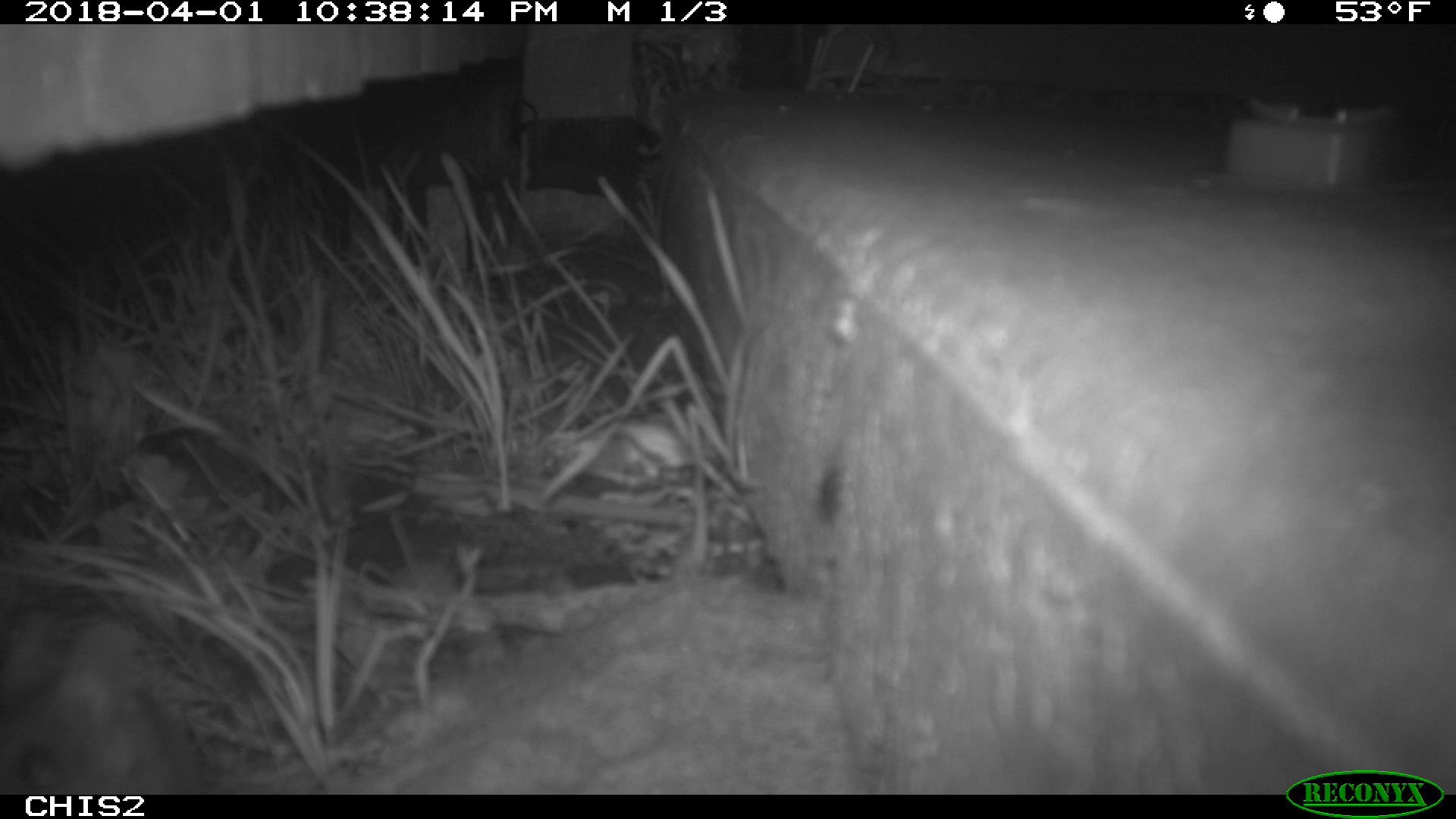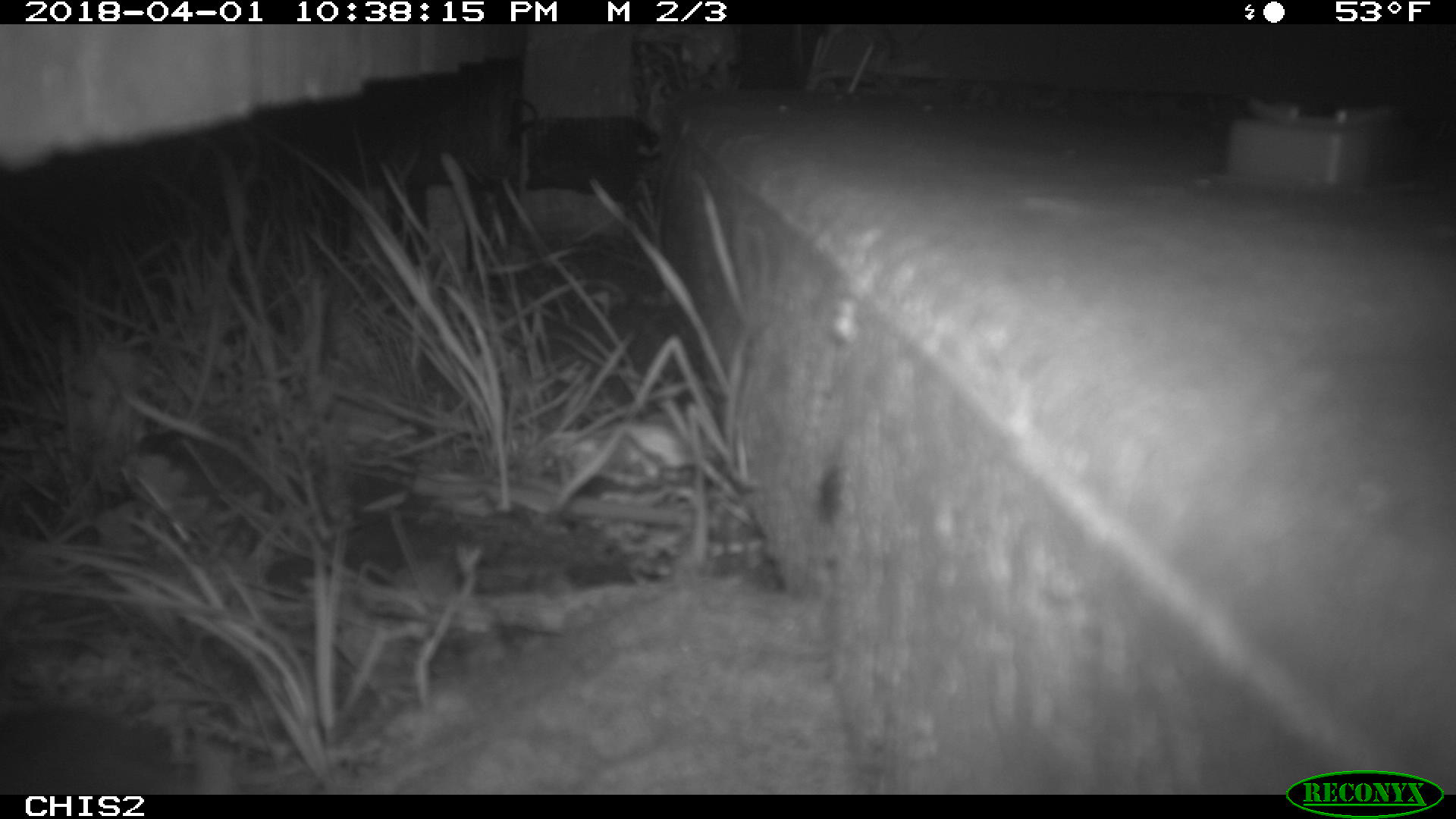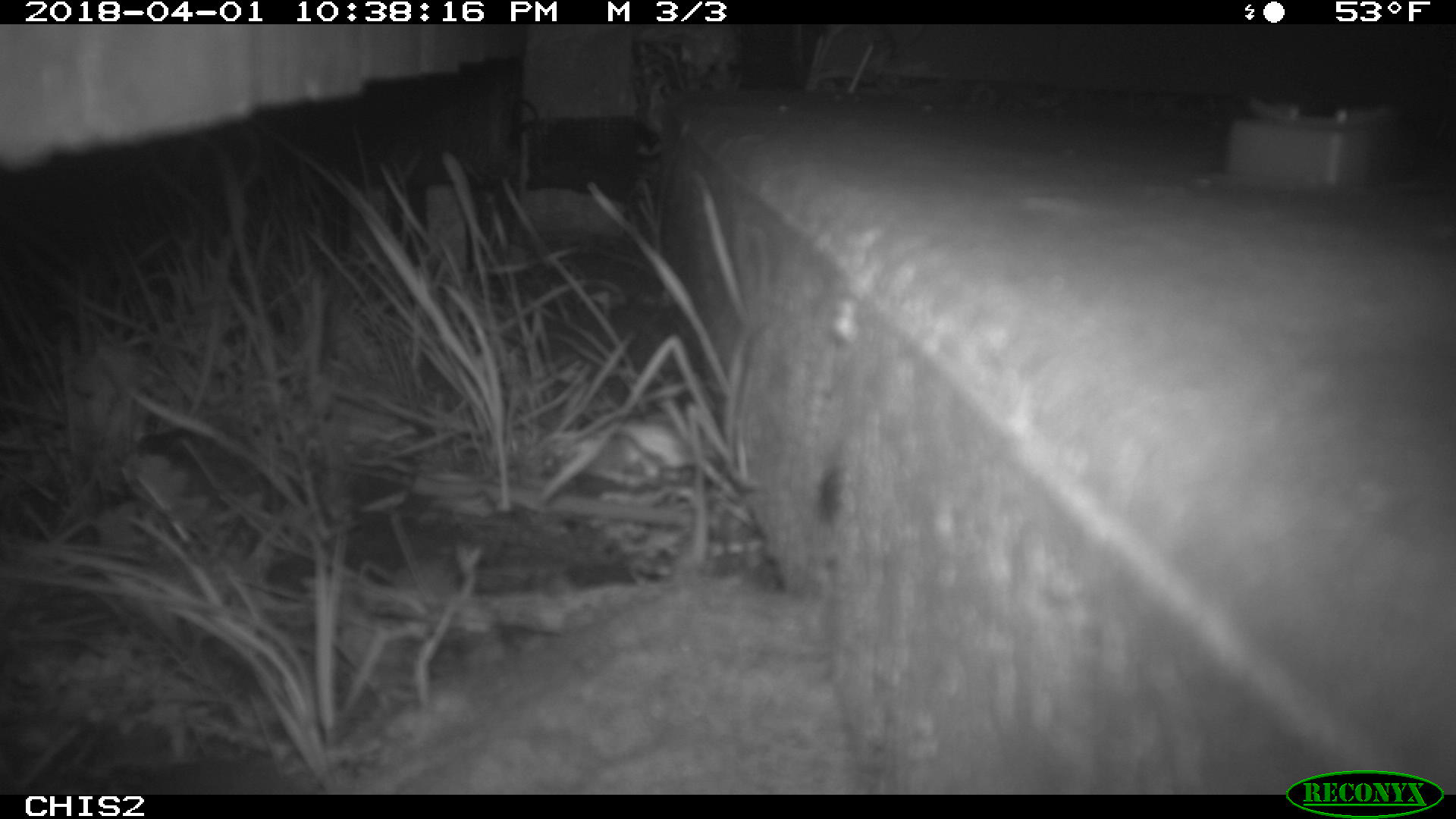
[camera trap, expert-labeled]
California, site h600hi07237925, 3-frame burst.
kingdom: Animalia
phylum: Chordata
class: Mammalia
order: Rodentia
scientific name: Rodentia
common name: rodent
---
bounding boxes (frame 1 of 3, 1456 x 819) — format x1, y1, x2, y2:
rodent: 0, 607, 209, 795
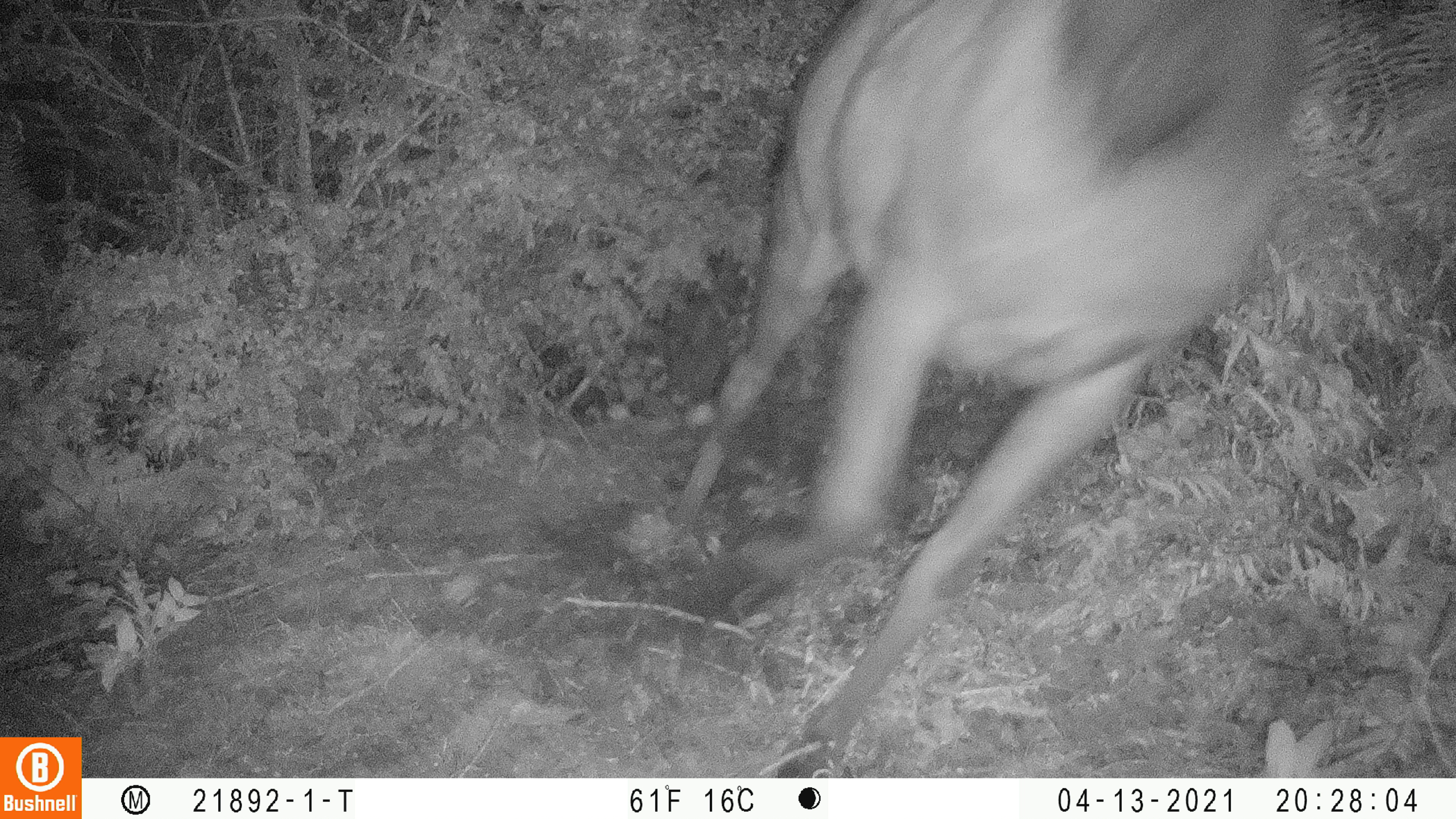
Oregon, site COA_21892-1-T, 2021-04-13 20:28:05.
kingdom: Animalia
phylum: Chordata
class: Mammalia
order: Artiodactyla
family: Cervidae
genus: Cervus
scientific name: Cervus canadensis roosevelti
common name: roosevelt elk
Roosevelt elk (Cervus canadensis roosevelti).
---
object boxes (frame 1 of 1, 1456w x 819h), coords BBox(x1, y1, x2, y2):
roosevelt elk: BBox(611, 0, 1340, 776)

::::::::

- [Your task] Copy every line above exactly, leaving no picture in the copy.

- [Exercise answer]
[camera trap, expert-labeled]
California, site h600hi07237925, 3-frame burst.
kingdom: Animalia
phylum: Chordata
class: Mammalia
order: Rodentia
scientific name: Rodentia
common name: rodent
---
bounding boxes (frame 1 of 3, 1456 x 819) — format x1, y1, x2, y2:
rodent: 0, 607, 209, 795
Oregon, site COA_21892-1-T, 2021-04-13 20:28:05.
kingdom: Animalia
phylum: Chordata
class: Mammalia
order: Artiodactyla
family: Cervidae
genus: Cervus
scientific name: Cervus canadensis roosevelti
common name: roosevelt elk
Roosevelt elk (Cervus canadensis roosevelti).
---
object boxes (frame 1 of 1, 1456w x 819h), coords BBox(x1, y1, x2, y2):
roosevelt elk: BBox(611, 0, 1340, 776)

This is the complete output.